Spencer and Kelly (2004).

In May 2004, Vicki Fowler (Scarlett Alice Johnson) decides to play match-maker and attempts to set Kelly and Spencer up on several dates. Each attempt fails miserably so she decides to lock them both in the office at Angie's Den, taking both their phones so they have to spend the night in there together. They initially start to argue. Kelly tells Spencer she only had sex with him a year earlier out of pity and Spencer insults Kelly about her sordid past. However, as the night wears on, the two began talking, and when Vicki finally comes to let them out, she is overjoyed to find them kissing.

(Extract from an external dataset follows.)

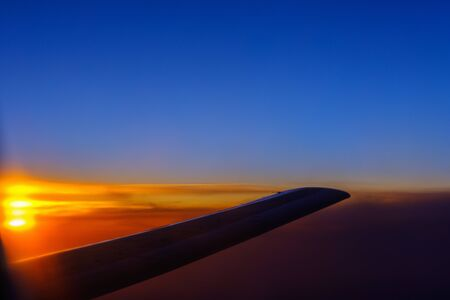 View of the sunset and the wing of the aircraft from the porthole during the flight Stock Photo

The couple remain happy for a while and it seems that Spencer and Kelly are smitten with each other. During the summer, Kelly, Spencer and Kareena Ferreira (Pooja Shah) decide they want to become holiday reps in Ibiza. Kelly finds an article in a magazine promoting 'Red Hot Holiday' and the trio get ready for their interviews. Kelly and Kareena pass with flying colours, but Spencer doesn't so he is forced to stay behind while Kelly goes away. On the day of her departure, Kelly tells Spencer she loves him, which he reciprocates, and after a tearful farewell, Kelly promises she'll be back after the summer.

Spencer waits for Kelly to return, but by the end of the summer, Kareena returns and there is no sign of Kelly. Eventually, Kareena tells Spencer that she'd met another man and is not coming back. Kelly's last appearance is in June 2004. When Zoe leaves Walford in 2005, she goes to Spain to join Kelly.